Work instructions: All of the records below need to be written out exactly, but without the pictures.

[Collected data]
□ □ □ □

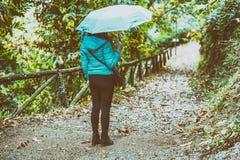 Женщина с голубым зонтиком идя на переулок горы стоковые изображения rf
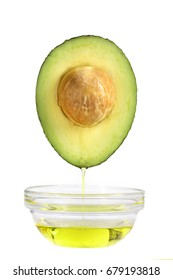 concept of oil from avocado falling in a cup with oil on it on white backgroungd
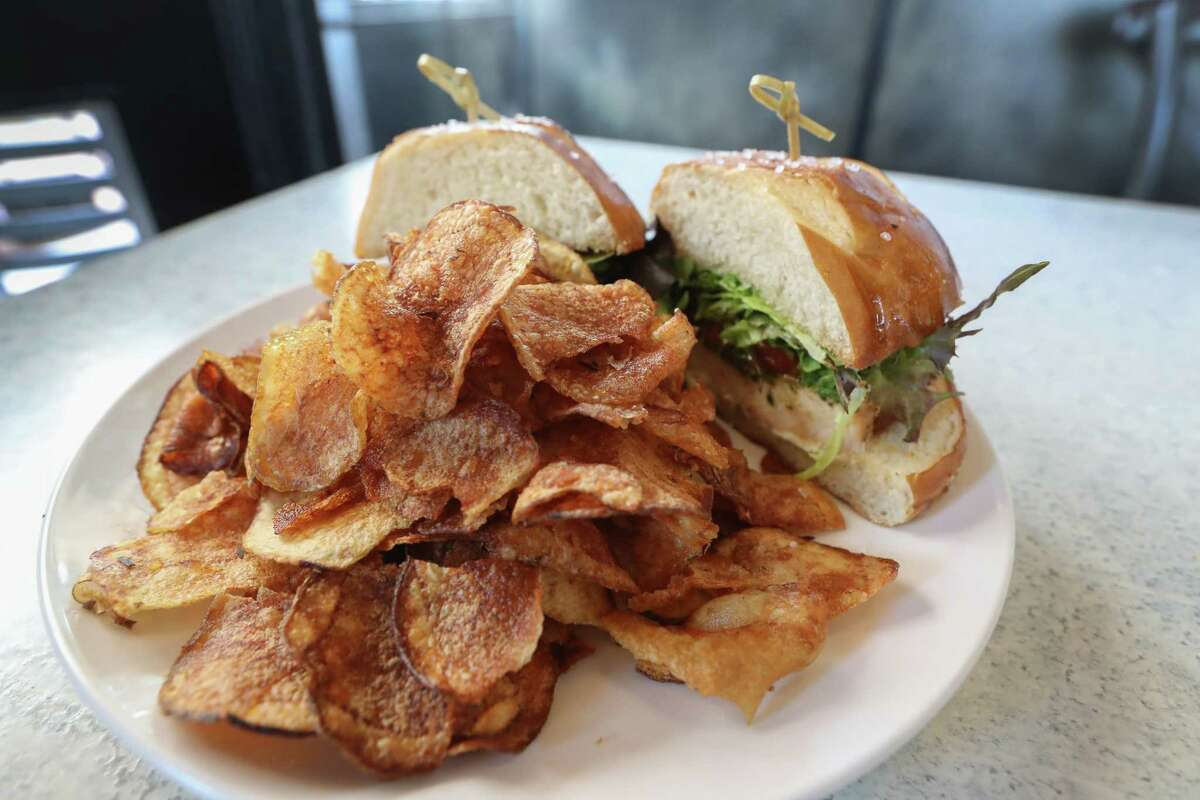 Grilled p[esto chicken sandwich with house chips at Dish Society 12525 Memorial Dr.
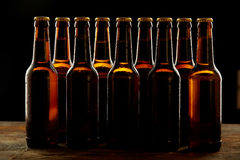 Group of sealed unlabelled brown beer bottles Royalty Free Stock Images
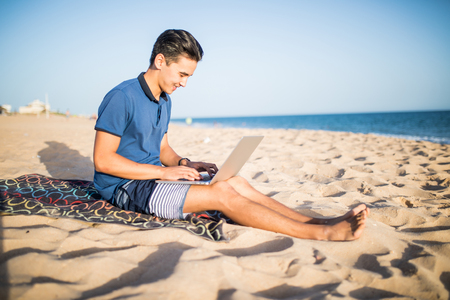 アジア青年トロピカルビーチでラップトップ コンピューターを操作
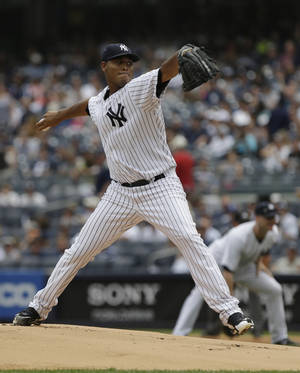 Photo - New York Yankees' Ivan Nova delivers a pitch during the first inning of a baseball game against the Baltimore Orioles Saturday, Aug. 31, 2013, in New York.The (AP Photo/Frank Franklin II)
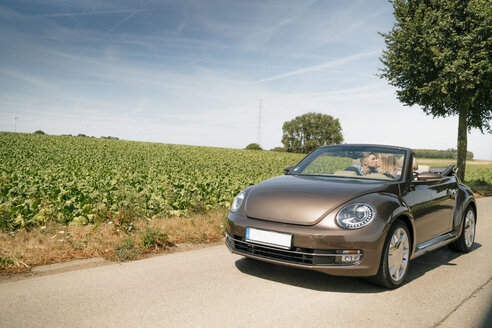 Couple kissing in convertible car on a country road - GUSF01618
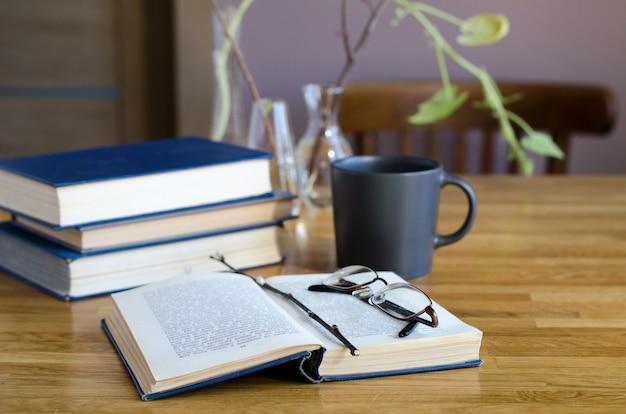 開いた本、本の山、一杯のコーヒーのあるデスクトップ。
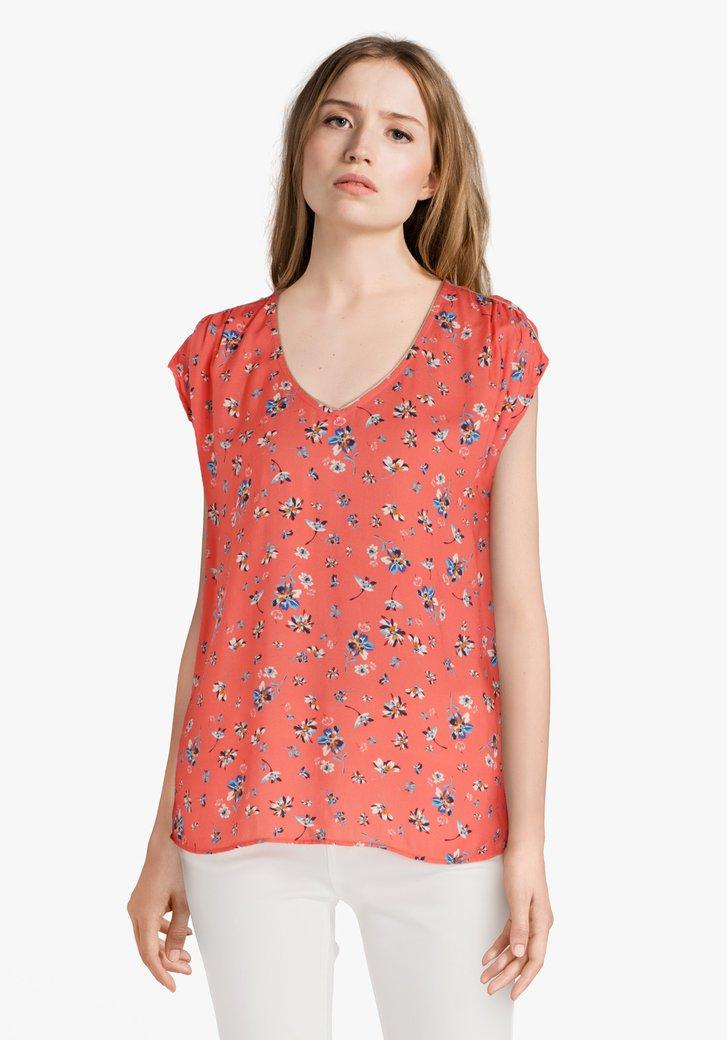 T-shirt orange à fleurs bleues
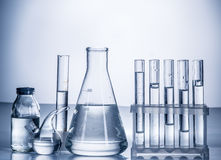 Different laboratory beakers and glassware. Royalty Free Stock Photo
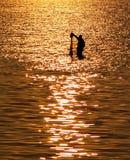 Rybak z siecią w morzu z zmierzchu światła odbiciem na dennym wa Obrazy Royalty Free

□ □ □ □

Worked solution:
 Женщина с голубым зонтиком идя на переулок горы стоковые изображения rf
 concept of oil from avocado falling in a cup with oil on it on white backgroungd
 Grilled p[esto chicken sandwich with house chips at Dish Society 12525 Memorial Dr.
 Group of sealed unlabelled brown beer bottles Royalty Free Stock Images
 アジア青年トロピカルビーチでラップトップ コンピューターを操作
 Photo - New York Yankees' Ivan Nova delivers a pitch during the first inning of a baseball game against the Baltimore Orioles Saturday, Aug. 31, 2013, in New York.The (AP Photo/Frank Franklin II)
 Couple kissing in convertible car on a country road - GUSF01618
 開いた本、本の山、一杯のコーヒーのあるデスクトップ。
 T-shirt orange à fleurs bleues
 Different laboratory beakers and glassware. Royalty Free Stock Photo
 Rybak z siecią w morzu z zmierzchu światła odbiciem na dennym wa Obrazy Royalty Free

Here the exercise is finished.